*** Data listing ***

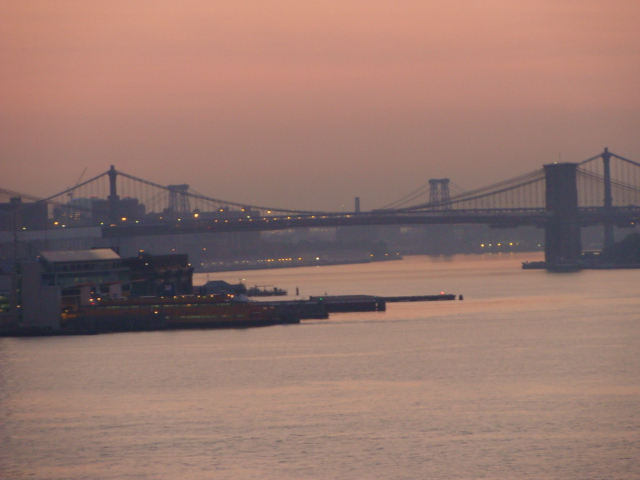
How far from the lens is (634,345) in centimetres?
2430

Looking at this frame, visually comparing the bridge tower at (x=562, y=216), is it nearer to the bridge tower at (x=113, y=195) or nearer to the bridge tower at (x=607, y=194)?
the bridge tower at (x=607, y=194)

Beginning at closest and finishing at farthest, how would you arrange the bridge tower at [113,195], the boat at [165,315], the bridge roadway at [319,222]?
the boat at [165,315] → the bridge roadway at [319,222] → the bridge tower at [113,195]

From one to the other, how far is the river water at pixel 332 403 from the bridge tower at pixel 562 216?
111ft

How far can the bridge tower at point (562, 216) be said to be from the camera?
2522 inches

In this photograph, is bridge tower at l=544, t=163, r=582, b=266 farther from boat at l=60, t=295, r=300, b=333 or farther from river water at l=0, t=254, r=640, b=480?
boat at l=60, t=295, r=300, b=333

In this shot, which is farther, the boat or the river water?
the boat

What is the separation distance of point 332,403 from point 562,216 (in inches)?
1909

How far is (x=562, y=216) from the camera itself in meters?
64.1

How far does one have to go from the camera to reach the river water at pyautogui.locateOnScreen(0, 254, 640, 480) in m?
13.8

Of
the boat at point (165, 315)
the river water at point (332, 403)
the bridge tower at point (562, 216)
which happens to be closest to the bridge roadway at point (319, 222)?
the bridge tower at point (562, 216)

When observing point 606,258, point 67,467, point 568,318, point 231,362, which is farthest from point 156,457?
point 606,258

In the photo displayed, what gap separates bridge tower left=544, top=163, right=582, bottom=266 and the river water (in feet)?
111

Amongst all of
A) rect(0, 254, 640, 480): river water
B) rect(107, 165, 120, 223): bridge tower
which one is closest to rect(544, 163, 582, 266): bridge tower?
rect(107, 165, 120, 223): bridge tower

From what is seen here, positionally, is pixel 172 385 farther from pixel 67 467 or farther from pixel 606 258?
pixel 606 258
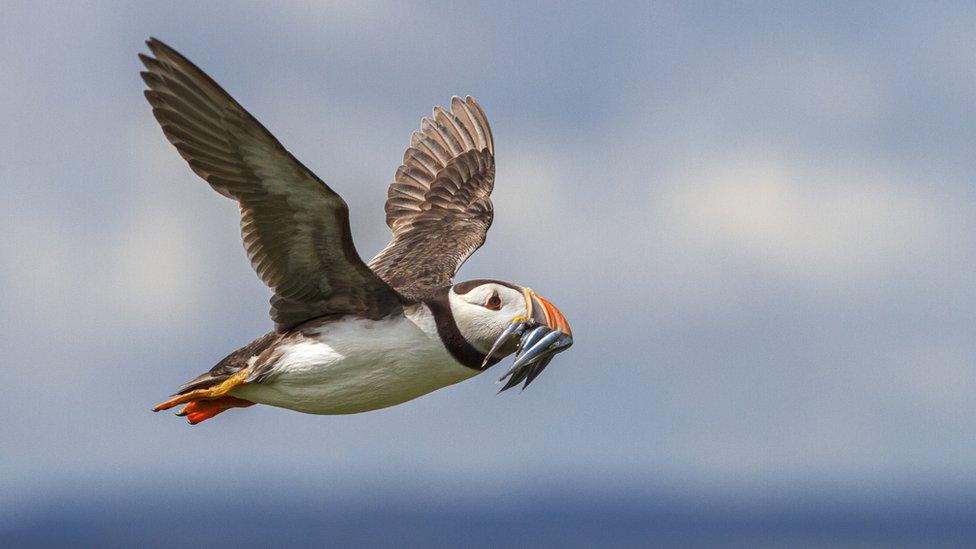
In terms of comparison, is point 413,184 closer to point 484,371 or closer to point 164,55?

***

*Requirements*
Reproduce the entries verbatim, from the line containing "Amongst all of" up to and including the final line of the entries. Omit the pictures from your reproduction.

*Response to this exercise*
Amongst all of
A) rect(0, 254, 640, 480): river water
B) rect(107, 165, 120, 223): bridge tower
which one is closest to rect(544, 163, 582, 266): bridge tower?
rect(107, 165, 120, 223): bridge tower

From what is seen here, positionally, is pixel 172 385 farther from pixel 67 467 or farther from pixel 606 258?
pixel 606 258
In terms of comparison, is point 413,184 closer to point 484,371 or closer to point 164,55?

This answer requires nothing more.